Eran aproximadamente las once y quince de la noche del 24 de diciembre. El frío en el ambiente de la ciudad caraqueña era tolerable. Mientras en la sala de autopsia de la morgue Monte Pío, el forense de guardia, Eduardo Fuenmayor se disponía a realizar la última operación del día. Estaba cansado y además aún tenía que realizar algunas compras de imprevistos para la cena de Navidad. Como siempre su mujer le dejaba esos menesteres que él tanto odiaba. Estando ya todo listo para realizar la primera incisión de su inanimado paciente, una peculiar historia daría comienzo.

—Bien mi desconocido amigo, aquí vamos con la primera cuchillada —le habló al cadáver—. Tranquilo, esto ya no te dolerá.

De repente sonó el teléfono.

—¡Hola mi Doc! —Habló alguien al otro lado de la línea—. ¿Tiene a la mano los resultados del cadáver desconocido?

—Espera —pidió—. Listo, déjame ver. ¡Ah! Sí... te puedo asegurar que está absolutamente muerto —informó sarcástico—. ¿Crees que realizo las autopsias de manera virtual? Justo en este instante acabas de interrumpirme. Si me permites, cuando tenga los resultados te llamaré.

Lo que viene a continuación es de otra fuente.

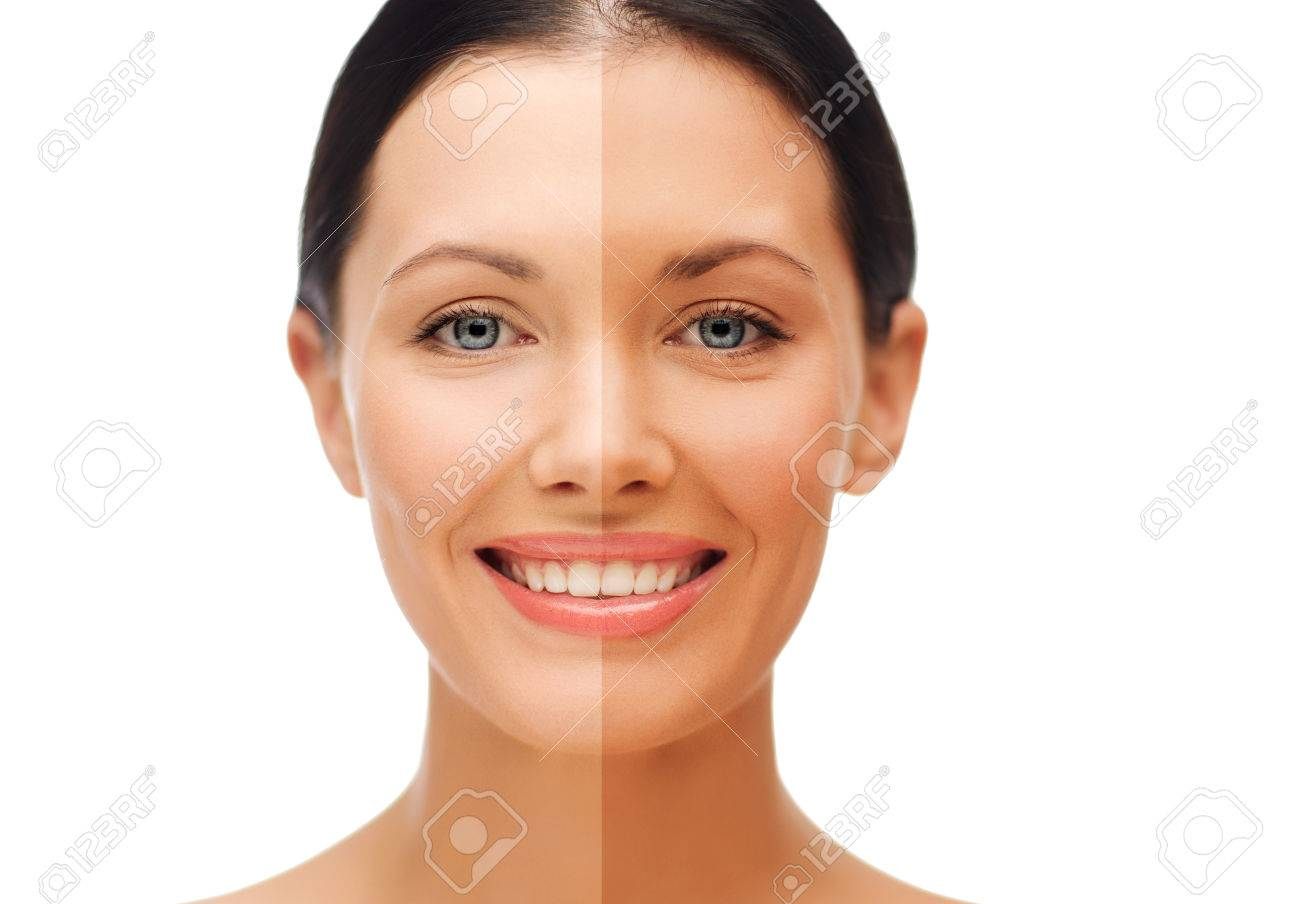 beauty and health concept - beautiful woman with half face tanned - 53495640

Trancó la llamada sin dar tiempo a que respondiera el interlocutor.

—Idiota —murmuró.

Nuevamente se dirigió hasta la mesa.

—¡Vaya! Amigo, estos insensatos piensan que soy un robot —se desahogó con el inerte cuerpo—. Pasé toda la noche abriendo cadáveres y aún me faltas tú. Estoy tan cansado que con gusto mandaría todo a la mierda... Espero que nadie nos vuelva a interrumpir.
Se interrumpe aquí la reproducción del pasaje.